Recently a client forwarded an email from their host that pointed out a possible security breach in the popular sharing plugin JetPack for WordPress.
The concern is with the email share function, spammers could use this function to send unsolicited bulk email via your website.
Looking into this issue raised the question of why do we even need an email sharing function? Does anyone actually use it? With all the popular sharing platforms available today like Facebook, Twitter & Google + do we really need email share? is the risk worth the reward? For those afraid to use the public sharing platforms I am confident they could simply copy & paste your URL into a regular email created via their local email program or online email like Gmail.
This possible security breach resulted in giving other social plugins a second look, if Jetpack, which was created by the great people at WordPress, is vulnerable, how safe are the others?
After consultation with a few clients we chose to disable the email share functions of other plugins, better safe than sorry.
A great plugin I have used and liked because of the way it handles sharing your website post title, images and properly links back to your site is Social Sharing Toolkit by Marijn Rongen. No problem, will just login the client’s site Admin and disable the email sharing function. We’ll, was I surprised, appears my go-to sharing plugin has been sold by the developer to another company. LinksAlpha. No big deal, their website claims they will continue development & updates as well as provide support moving forward.
So on the settings page I find a button for LinksAlpha and attempt to click and disable this feature… but nothing happens, the option is there but does not function. No big deal, let’s jump over to the WordPress to see what is going on.
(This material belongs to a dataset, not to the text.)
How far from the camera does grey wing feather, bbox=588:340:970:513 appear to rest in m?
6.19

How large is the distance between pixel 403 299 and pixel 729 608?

Normally a calm & cool web developer I must say that what I found caused the blood pressure to rise dramatically. http://wordpress.org/support/topic/linksharereally
Seems the new owners chose to inject their own new function, basically a multi platform sharing option that includes their name and link. I can understand that they want to promote their business and other products but to just add their link button to everyone’s site without warning is wrong. Maybe an email or upgrade notice could have been tolerated but just injecting their button with no option to disable it is bad business.
I was lucky that this deceitful action did not break the layout on any of my client’s sites but still left me feeling I have let my clients down.
I have reviewed several fixes to make the shameless self promotion button disappear but unsure if I can continue to use any products from this company as the trust factor has been violated beyond repair.
For all of my client’s affected by this I will be reviewing new solutions and reaching out to offer a fix or replacement based on individual needs.